### Stored rows ###
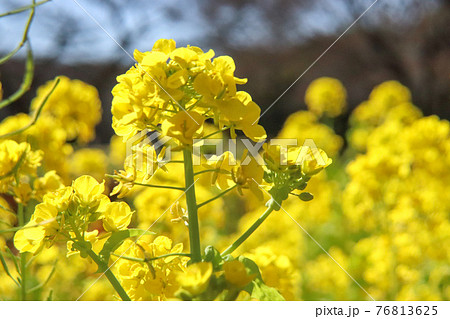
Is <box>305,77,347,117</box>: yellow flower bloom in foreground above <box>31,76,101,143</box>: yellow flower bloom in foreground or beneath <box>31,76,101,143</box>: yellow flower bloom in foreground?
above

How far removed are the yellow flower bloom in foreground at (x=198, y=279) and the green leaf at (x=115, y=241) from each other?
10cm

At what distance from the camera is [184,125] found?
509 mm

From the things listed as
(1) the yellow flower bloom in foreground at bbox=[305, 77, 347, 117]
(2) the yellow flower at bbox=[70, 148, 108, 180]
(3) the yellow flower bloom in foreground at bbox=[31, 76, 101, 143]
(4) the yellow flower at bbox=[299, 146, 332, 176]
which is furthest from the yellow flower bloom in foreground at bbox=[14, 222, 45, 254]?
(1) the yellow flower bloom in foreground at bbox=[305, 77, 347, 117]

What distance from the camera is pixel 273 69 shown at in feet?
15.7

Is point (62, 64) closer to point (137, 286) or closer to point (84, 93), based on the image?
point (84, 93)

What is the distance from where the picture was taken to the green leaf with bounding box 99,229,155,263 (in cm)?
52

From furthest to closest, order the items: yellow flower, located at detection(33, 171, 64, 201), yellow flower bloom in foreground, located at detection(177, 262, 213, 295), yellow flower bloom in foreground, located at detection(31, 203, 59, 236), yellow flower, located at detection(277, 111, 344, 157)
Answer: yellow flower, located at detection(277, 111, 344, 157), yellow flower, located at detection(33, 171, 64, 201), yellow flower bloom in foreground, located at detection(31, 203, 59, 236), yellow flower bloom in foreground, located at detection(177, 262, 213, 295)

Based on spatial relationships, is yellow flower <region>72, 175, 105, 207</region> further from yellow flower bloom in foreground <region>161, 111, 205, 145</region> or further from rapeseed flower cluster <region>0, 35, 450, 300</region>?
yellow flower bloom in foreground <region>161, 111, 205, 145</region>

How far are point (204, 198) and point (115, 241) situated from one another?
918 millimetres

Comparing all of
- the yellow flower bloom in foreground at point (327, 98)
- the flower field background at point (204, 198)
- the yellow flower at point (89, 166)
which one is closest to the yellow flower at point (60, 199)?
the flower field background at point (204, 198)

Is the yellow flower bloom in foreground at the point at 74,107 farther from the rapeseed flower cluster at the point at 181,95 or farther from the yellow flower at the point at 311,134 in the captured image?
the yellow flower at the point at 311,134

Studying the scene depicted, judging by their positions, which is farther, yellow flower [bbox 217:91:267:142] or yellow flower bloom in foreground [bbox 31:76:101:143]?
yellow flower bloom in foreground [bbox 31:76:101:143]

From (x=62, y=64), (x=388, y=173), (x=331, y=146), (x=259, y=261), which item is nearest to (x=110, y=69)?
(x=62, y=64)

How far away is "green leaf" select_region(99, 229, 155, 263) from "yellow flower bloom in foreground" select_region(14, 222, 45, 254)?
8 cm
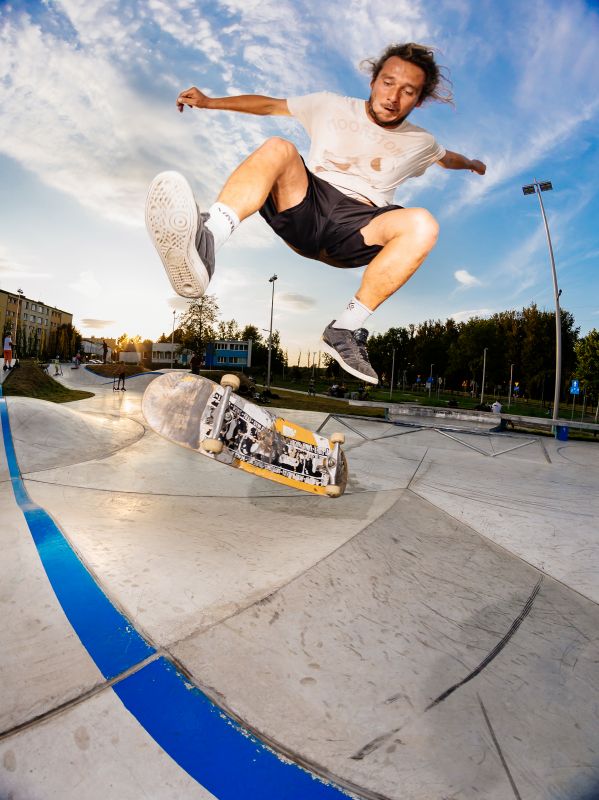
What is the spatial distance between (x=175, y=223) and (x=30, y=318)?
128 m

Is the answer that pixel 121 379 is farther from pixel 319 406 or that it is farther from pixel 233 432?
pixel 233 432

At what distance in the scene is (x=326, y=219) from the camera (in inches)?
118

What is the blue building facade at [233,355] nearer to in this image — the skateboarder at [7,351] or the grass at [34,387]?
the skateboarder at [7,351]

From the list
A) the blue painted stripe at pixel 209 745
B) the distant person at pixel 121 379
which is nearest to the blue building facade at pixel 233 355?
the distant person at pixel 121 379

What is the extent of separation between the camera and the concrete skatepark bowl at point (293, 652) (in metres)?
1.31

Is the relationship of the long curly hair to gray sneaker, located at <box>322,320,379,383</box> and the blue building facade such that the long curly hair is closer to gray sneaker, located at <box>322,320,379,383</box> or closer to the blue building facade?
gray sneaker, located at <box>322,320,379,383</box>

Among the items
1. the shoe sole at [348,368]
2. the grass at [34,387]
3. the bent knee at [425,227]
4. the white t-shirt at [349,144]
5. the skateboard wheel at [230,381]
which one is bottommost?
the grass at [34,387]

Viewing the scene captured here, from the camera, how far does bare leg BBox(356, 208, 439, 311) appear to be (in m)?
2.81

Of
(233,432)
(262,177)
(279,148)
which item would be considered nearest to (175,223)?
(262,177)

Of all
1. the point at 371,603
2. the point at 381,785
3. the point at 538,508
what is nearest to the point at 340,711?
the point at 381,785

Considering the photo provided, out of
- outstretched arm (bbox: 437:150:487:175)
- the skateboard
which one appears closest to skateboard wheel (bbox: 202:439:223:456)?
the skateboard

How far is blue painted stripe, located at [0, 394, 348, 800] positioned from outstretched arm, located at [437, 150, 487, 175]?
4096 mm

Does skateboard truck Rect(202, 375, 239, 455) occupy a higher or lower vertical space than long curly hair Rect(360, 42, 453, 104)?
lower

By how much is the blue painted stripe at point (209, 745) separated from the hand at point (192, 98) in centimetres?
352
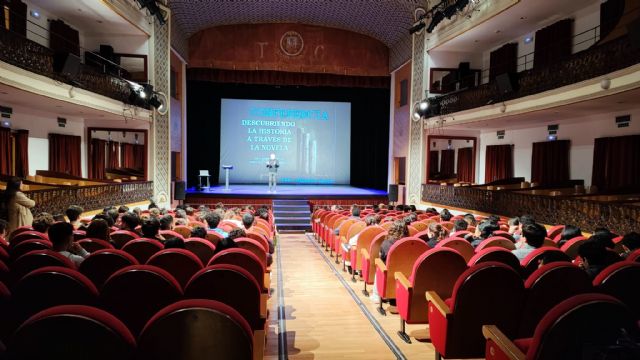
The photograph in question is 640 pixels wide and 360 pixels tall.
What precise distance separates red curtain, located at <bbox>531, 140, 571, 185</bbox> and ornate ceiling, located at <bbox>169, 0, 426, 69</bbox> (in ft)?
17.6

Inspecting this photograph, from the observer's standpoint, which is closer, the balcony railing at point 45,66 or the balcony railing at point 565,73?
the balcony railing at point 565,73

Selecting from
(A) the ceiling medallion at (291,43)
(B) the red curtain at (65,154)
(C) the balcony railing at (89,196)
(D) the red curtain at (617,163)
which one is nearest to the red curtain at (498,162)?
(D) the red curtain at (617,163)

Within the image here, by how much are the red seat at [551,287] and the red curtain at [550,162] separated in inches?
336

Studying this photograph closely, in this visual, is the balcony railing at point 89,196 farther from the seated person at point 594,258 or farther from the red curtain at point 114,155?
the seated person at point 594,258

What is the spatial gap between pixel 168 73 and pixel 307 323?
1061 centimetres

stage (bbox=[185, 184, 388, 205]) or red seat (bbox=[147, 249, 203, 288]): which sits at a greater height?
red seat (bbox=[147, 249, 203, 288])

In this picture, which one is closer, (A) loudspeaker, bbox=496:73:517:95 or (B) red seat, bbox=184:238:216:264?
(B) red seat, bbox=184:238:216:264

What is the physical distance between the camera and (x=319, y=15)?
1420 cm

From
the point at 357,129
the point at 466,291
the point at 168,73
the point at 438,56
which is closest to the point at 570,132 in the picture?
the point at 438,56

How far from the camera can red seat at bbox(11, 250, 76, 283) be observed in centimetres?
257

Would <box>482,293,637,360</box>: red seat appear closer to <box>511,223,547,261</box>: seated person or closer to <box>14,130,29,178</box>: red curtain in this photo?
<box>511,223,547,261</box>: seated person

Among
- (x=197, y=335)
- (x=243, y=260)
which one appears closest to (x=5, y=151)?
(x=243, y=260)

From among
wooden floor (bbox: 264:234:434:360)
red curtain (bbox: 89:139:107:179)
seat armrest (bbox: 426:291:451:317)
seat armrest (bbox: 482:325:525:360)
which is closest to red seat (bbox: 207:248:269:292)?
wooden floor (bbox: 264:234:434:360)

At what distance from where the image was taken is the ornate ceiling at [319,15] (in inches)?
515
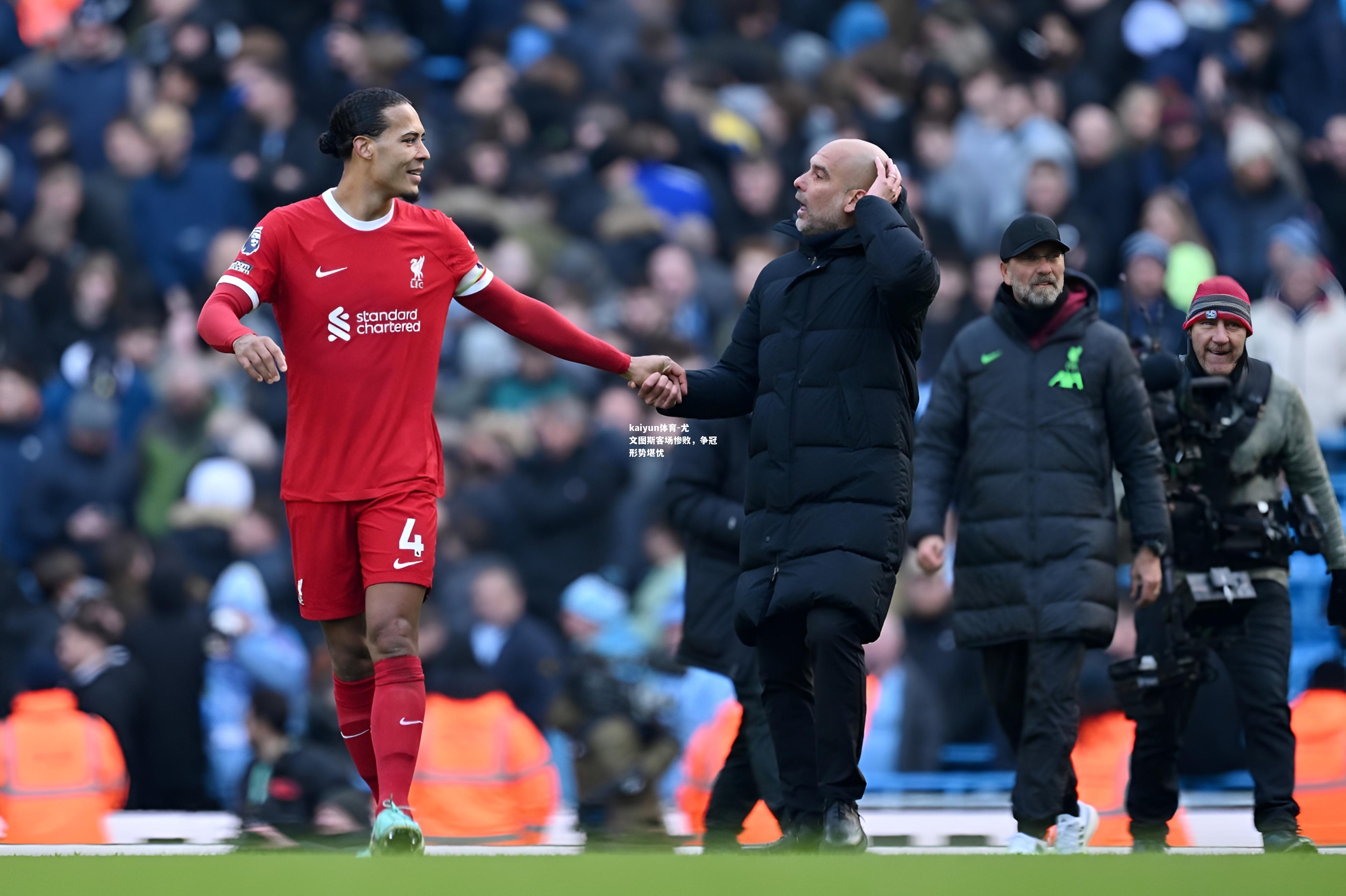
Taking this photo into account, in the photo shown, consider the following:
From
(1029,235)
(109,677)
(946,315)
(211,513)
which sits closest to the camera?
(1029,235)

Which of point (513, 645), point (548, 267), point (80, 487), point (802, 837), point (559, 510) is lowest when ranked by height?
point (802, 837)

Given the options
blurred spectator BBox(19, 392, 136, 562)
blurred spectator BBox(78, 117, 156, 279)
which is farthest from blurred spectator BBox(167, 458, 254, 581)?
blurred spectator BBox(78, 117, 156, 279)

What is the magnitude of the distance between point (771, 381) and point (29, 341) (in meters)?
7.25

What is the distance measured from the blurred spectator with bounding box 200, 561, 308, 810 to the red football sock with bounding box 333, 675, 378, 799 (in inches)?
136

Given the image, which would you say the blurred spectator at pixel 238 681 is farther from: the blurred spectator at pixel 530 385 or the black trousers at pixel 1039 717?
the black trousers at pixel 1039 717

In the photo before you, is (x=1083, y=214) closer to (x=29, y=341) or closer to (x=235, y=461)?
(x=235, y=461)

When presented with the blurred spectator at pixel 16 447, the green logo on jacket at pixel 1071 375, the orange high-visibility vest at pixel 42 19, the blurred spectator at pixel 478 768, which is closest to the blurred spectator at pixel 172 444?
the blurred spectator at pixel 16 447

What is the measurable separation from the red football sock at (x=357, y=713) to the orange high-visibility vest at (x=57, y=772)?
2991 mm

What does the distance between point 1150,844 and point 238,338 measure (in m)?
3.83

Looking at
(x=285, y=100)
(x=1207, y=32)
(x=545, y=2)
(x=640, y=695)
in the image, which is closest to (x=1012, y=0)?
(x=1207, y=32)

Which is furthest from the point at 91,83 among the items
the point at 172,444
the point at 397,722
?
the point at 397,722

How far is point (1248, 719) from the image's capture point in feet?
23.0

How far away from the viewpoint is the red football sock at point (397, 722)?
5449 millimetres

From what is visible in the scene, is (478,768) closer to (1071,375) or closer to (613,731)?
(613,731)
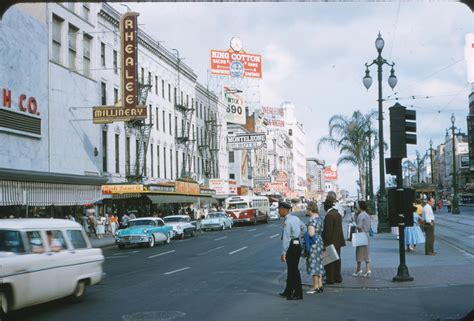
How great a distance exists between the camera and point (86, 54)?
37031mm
###
Problem to solve:
Each line from the one that contains "In the photo before" to the end of the listing must be quoted exactly; no other line and no picture belongs in the copy.

Completed task:
In the photo before you, is (x=1083, y=214) closer to (x=29, y=341) or closer to (x=235, y=461)?
(x=235, y=461)

When presented with the blurred spectator at pixel 16 447, the green logo on jacket at pixel 1071 375, the orange high-visibility vest at pixel 42 19, the blurred spectator at pixel 478 768, which is closest to the blurred spectator at pixel 172 444?
the blurred spectator at pixel 16 447

What is the measurable separation from the red football sock at (x=357, y=713) to the orange high-visibility vest at (x=57, y=772)?
2991 mm

What does the distance between point 1150,844 and point 238,338 measure (in m)?
3.83

Looking at
(x=285, y=100)
(x=1207, y=32)
(x=545, y=2)
(x=640, y=695)
in the image, which is closest to (x=1012, y=0)?
(x=1207, y=32)

Which is furthest from the point at 91,83 among the items
the point at 172,444
the point at 397,722
?
the point at 397,722

How far is point (1248, 719) from the image's capture point in feet?
23.0

How far away from the viewpoint is the red football sock at point (397, 722)?
5449 millimetres

From what is visible in the scene, is (478,768) closer to (1071,375) or closer to (613,731)?
(613,731)
How great a distance exists between the camera and point (86, 54)?
37031mm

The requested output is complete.